▶ [À FAIRE]
Recopiez à l'identique tout ce qui va de la ligne contenant « Noting the positions in the image, is pixel » jusqu'à la fin des lignes, ces deux bornes comprises.

++++++

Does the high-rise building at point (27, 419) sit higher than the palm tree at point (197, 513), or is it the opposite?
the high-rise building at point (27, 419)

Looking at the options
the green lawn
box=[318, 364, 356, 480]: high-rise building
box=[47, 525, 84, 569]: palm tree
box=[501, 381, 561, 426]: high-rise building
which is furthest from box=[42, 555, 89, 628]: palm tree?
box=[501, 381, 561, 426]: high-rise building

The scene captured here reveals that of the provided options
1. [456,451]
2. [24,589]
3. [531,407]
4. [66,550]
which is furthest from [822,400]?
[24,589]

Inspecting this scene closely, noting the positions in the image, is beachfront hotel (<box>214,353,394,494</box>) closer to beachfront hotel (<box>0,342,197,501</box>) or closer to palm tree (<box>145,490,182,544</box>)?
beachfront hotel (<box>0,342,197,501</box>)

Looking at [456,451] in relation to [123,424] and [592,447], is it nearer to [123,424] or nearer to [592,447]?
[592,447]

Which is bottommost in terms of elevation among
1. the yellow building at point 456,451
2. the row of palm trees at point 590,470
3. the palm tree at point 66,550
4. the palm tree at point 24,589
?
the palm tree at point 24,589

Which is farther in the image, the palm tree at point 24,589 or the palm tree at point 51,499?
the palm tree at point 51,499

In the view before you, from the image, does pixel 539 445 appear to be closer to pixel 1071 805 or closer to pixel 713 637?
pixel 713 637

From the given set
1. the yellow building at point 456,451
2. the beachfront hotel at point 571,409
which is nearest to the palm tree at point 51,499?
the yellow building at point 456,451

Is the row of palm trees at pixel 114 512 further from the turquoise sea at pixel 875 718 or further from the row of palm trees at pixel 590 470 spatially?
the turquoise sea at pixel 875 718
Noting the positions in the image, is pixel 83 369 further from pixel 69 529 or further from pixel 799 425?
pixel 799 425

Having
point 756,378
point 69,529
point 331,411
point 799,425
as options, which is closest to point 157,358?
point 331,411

++++++

▶ [PROBLÈME RÉSOLU]
Noting the positions in the image, is pixel 83 369 further from pixel 69 529 or further from pixel 799 425?
pixel 799 425

Having
point 756,378
point 69,529
point 331,411
point 799,425
as options, which is closest to point 157,358?
point 331,411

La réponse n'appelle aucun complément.